Some have argued that Darwin's scientific labours must have actually proved destructive to his artistic and literary tastes, and have even gone so far as to assert—in spite of numerous examples to the contrary—that there is a natural antithesis between the mental conditions that respectively favour scientific and artistic excellence.

But I think there is a very simple explanation of the loss by Darwin of his powers of enjoyment of music and poetry, a loss which he evidently greatly deplored. His scientific undertaking was so gigantic, and, at the same time, his health was so broken and precarious, that he felt his only chance of success lay in utilizing, for the tasks before him, every moment that he was free from acute suffering and retained any power of working. Consequently, when the self-imposed task of each day was completed, he found himself in a state of mental collapse. Now to appreciate the beauties of fine music or the work of a great writer certainly demands that the mind should be fresh and unjaded, whereas, at the only times Darwin had for relaxation, he was quite unfitted for these higher delights. We are not surprised then to learn that he sought and found relief in listening to his wife's reading of some pleasant novel or in the nightly game of backgammon, as the only means of resting his wearied brain.

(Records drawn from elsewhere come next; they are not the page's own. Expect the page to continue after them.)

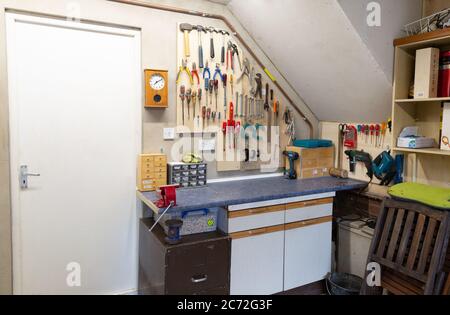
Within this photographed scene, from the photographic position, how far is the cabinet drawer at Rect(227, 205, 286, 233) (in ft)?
7.79

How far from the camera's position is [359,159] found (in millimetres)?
3043

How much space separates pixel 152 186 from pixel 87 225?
549mm

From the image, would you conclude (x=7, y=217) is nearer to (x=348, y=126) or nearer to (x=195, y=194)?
(x=195, y=194)

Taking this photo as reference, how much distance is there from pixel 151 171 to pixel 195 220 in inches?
20.5

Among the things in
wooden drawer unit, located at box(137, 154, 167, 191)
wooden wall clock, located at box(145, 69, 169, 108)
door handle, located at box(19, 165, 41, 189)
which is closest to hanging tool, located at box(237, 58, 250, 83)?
wooden wall clock, located at box(145, 69, 169, 108)

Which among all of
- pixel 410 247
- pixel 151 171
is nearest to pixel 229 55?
pixel 151 171

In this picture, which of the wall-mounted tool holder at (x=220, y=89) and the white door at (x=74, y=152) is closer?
the white door at (x=74, y=152)

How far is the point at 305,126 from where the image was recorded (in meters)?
3.41

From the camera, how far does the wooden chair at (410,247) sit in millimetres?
1934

No one who had the privilege of conversing with Darwin in his later years can doubt of his having retained to the end the full possession of his refined tastes as well as his great mental powers. His love for and sympathy with every movement tending to progress—especially in the scientific and educational world—his devotion to his friends, with no little indulgence of indignation for what he thought false or mean in others, these were his conspicuous characteristics, and they were combined with a gentle playfulness and sense of humour, which made him the most delightful and loveable of companions.

CHAPTER XI

THE INFLUENCE OF DARWIN'S WORKS

In two essays 'On the Coming of Age of the Origin of Species[134],' and 'On the Reception of the Origin of Species[135],' published in 1880 and 1887 respectively, Huxley has discussed the course of events following the publication of Darwin's great work, he having the advantage of being one of the chief actors in those events. There is a striking parallelism between the manner that the Principles of Geology had been received thirty years earlier, and the way that the Origin of Species was met, both by Darwin's scientific contemporaries and the reading public.

At the outset, as we have already intimated, Lyell and Darwin were equally fortunate, in that each found a critic, in one of the chief organs of public opinion, who was at the same time both competent and sympathetic. The story of the lucky accident by which this came about in Darwin's case has been told by Huxley himself[136].